В это самое время наверху раздался отчаянный, душу раздирающий крик. Это слуга прибежал к Мелитте и сказал ей, что я бросился в окно.
Через минуту задребезжала извозчичья пролетка, въезжавшая во двор. Меня посадили на нее поперек ее, я качал головой как смертельно пьяный. Сзади меня поддерживал дворник. Умостился еще на пролетку и городовой. Меня повезли в приемный покой находившегося неподалеку полицейского участка.
Когда меня снимали с извозчика, мне сделали страшно больно, и я громко застонал. У входа в полицейский участок стоял какой-то человек в штатском, писец или сыщик.
— Ну, ну, — сказал он грубо, — умел бросаться в окно, умей терпеть.
Меня поразила эта фраза своей странной логичностью, и я исступленно закричал:
— Да, я подлец, я подлец, я не должен был этого делать.
Человек в штатском отпрянул от меня в изумлении и в каком-то суеверном страхе. Был ли он поражен звуком моего голоса или отчаянной искренностью моей интонации, тем, что я являл себя во всей своей мгновенной беззащитности, но он отшатнулся от меня так, как будто я ударил его по лицу.
Меня внесли в какую-то полутемную комнату и положили на пол. Вбежавший фельдшер быстро осмотрел меня и тотчас вышел за перевязочным материалом.
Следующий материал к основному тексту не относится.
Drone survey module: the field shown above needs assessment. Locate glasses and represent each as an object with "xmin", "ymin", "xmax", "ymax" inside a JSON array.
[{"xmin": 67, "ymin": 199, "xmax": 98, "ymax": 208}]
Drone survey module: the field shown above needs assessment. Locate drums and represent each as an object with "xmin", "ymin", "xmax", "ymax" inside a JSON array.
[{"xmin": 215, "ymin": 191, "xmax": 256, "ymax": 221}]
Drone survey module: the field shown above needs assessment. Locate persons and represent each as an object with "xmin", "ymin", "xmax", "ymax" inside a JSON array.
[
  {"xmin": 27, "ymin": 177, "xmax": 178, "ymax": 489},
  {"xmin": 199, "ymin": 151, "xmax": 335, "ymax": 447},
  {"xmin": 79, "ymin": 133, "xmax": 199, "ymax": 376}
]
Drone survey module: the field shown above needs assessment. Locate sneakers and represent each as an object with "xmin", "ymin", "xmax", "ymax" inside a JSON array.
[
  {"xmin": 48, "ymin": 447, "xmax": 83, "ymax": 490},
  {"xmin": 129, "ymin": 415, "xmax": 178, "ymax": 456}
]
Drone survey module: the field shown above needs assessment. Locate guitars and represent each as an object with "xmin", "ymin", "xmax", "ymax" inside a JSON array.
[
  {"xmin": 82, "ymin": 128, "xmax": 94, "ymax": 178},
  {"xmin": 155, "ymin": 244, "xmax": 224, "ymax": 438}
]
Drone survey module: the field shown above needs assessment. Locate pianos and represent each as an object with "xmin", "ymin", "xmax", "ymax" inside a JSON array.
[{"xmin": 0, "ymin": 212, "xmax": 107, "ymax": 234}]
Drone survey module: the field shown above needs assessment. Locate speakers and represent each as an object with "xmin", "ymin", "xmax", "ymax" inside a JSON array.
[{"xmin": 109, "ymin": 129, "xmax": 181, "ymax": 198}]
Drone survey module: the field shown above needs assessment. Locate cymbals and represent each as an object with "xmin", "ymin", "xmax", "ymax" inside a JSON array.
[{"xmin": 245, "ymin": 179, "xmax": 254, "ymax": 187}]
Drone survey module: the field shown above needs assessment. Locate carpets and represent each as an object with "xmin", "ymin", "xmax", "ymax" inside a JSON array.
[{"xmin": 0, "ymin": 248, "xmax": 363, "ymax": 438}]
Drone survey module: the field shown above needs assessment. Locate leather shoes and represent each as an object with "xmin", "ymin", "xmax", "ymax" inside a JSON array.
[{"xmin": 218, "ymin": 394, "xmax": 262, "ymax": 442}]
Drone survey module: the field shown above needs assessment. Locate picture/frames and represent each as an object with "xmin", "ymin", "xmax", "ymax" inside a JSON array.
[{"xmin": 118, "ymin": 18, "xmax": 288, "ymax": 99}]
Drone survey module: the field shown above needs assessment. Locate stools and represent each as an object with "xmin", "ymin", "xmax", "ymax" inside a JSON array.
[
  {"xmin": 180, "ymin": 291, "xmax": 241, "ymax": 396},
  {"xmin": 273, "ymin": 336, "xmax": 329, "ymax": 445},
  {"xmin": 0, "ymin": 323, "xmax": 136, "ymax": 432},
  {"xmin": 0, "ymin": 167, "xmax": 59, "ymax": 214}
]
В соседней комнате раздавался голос полицейского пристава, который допрашивал о подробностях происшествия.
Ему отвечал тихий, надорванный, милый и родной, и вот уже как бы далекий и чужой, голос Мелитты, успевшей прибежать из гостиницы. Лежа на полу, как брошенный комок, я впервые понял со всей ужасающей отчетливостью, что я не убил себя, а только исказил свой внешний лик, что я должен жить и еще изуродованный. Мне показалось, что потолок налег на меня, что безмерная тяжесть меня сдавила, и я закричал. Если крик Мелитты, донесшийся до меня, когда я лежал разбитый на земле под недоступно-отодвинувшимся высоким небом, был потрясающе пронзителен и полон отчаяния, — мой крик, вырвавшийся из горла моего теперь, показался мне таким чудовищным и страшным, что я мгновенно смолк. И снова за стеной говорили два голоса, один чужой, спрашивающий, другой родной, тихий, отвечающий.
Через несколько минут к зданию, где я был, подъехала карета. Меня вынесли и кое-как посадили в карете.
— Нужно покрыть, нужно его покрыть чем-нибудь, — раздался чей-то голос.
Бывший в толпе бледный Фомушка быстрым движением сорвал с себя свою студенческую шинель и укутал меня. Хотя день был солнечный, было свежо, а доктора говорили, что у Фомушки начинается чахотка, и это быстрое движение, в котором сказалась забота обо мне, а не о себе, возбудило во мне горячую любовь к Фомушке. В карету села со мной смертельно бледная Мелитта, напротив нас сел фельдшер, и мы поехали в Ново-Е-нскую больницу.